Kalo mau nuruti “menurutku” sepertinya kurang bijak juga. Apa ya..
perkembangan hormon apa gitu yang menstimulus kedewasaan seseorang kadang
menyesatkan juga. Jadi agak terbiaskan antara kenyataan dan pemikirannya yang
terlalu dewasa. Jika mau diingat saya dulu ketika pas menggebu-gebunya ngebet
nikah, ya usia segitu masih kacangan. Mau mengelak bagaimana ya tetep aja masih
bocah. Walaupun mungkin berdalih sudah punya penghasilan, mau tanggung jawab
dsb. Tapi tetep aja “bocah”.
Agar kita bisa melihat “kenyataan” itu, g ada salahnya bila kita
bertanya pada orang2 sekitar kita. Sudah pantaskah saya menikah sekarang? Atau
sudah siapkah saya untuk berkeluarga? Jawaban dari teman dekat, sahabat, orang
tua dan orang2 disekitar kita itu setidaknya dapat mewakili “kenyataan” pada
diri kita masing2. (dicoba deh..!!)
Sedikit ilustrasi,
Kenyataan
itu seperti ini kawan, ketika ditanya “sudah kerja nak?” iya pak, saya punya
usaha ##### dan rencana akan saya besarkan bla..bla..bla.. (hop, pertimbangkan
ajakan nikah laki-laki itu) 2. Iya pak, saya sudah melamar ke perusahaan ini
pak.. sudah diterima nak? Sedang dalam proses pak (hop, pertimbangkan juga
itu), 3. Masih sekolah nak?
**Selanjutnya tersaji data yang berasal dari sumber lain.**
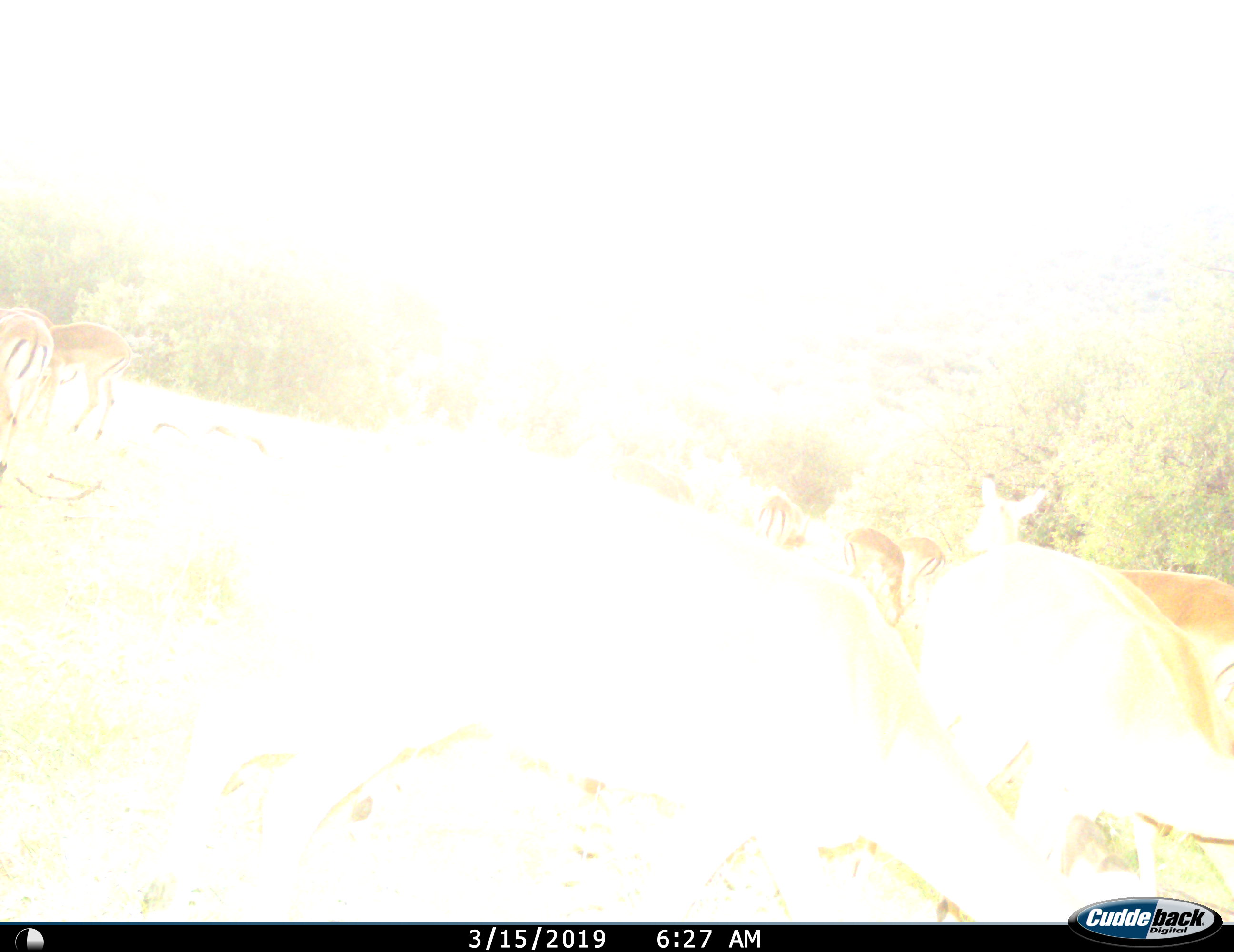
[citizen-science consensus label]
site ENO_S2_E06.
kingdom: Animalia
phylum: Chordata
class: Mammalia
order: Artiodactyla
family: Bovidae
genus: Aepyceros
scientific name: Aepyceros melampus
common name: impala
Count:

Oh iya pak, semester 5, doakan 1,5 tahun lagi pak
(pertimbangkan juga) La trus nanti gmn ngasih makan anak saya? Emm,, insyallah
ada jalan untuk itu pak, bukankah Allah tidak tidur.. dan dengan menikah sya
yakin Allah memberikan jalan lebih terang dari pada sebelumnya (hoop…
pertimbangkan #again)
Dengan berat hati saya mengatakan
bahwa “kepastian dan/atau kemampuan finansial” adalah pertimbangan yang benar2
harus ditimbang.
Klo
perempuan gimana? Hmm, silahkan saja sih –klo menurut saya- karena pada
dasarnya yang menjadi tulang punggung dan imam adalah Laki-laki. Kompetensi
kualitas harus qualifight memang. Asal si calon suami benar2 matang atau lebih
tua dari si perempuan saya rasa tak ada masalah untuk menikah muda. Namun,
sedikit pertimbangan saja untuk perempuan. Walau bagaimana pun juga ia adalah
ruh dari rumah tangga itu, kemampuannya dalam menengahi masalah, peredam dan
penenang sangat dibutuhkan. Selain itu, pertimbangan yang lain adalah masa usia
si perempuan itu sendiri, ya kurang lebih 21-25 tahun, Karena diusia itu organ
reproduksi perempuan secara psikologis sudah berkembang dengan baik dan kuat
serta siap untuk melahirkan keturunan secara fisik pun mulai matang. Pasti pada
pengen kan anak yang dikandungnya sehat dan prima??
Kedua,
Kesalahan berikutnya masih mengenai
paradigma yang kurang tepat juga, Muda-mudi ini hanyut pada angan-angan bahwa
menikah itu menyengkan dan membawa kebahagiaan. (y memang betul) namun, bukan
hanya itu saja sob.. bagi saya Menikah adalah gerbang pertengahan hidup. Yang
siap meloncat pada fase kehidupan selanjutnya. Menikah bukan akhir dari
segalanya, seolah2 nikah itu gregetan banget, ditunggu2 sampe nglamunin. Kapan
ya nikah.. punya momongan, pacaran sama suami/istri. Dan sebagainya..
Paradigma
ini yang sering memicu hasrat untuk cepet-cepet nikah. Padahal.. beh.. banyak
lika-likunya sob. Beberapa bulan terakhir ini saya memang sering memikirkan
tentang rumah tangga. Dan kebetulan memang akhir2 ini sya sedang terbentur pada
urusan rumah tangga yang huaaaahhhhhhhhhhh…. Complicated banget!!!
Coba
lah, pada beberapa kesempatan forum kita bahas dan diskusiin hiru pikuk nya
berumah tangga, bukan hanya seneng-senengnya doang. Serius.. rumah tangga itu
complicated. Percaya deh.!! (sok teu bgt sih.. _padahal belum ngincipi_hihi..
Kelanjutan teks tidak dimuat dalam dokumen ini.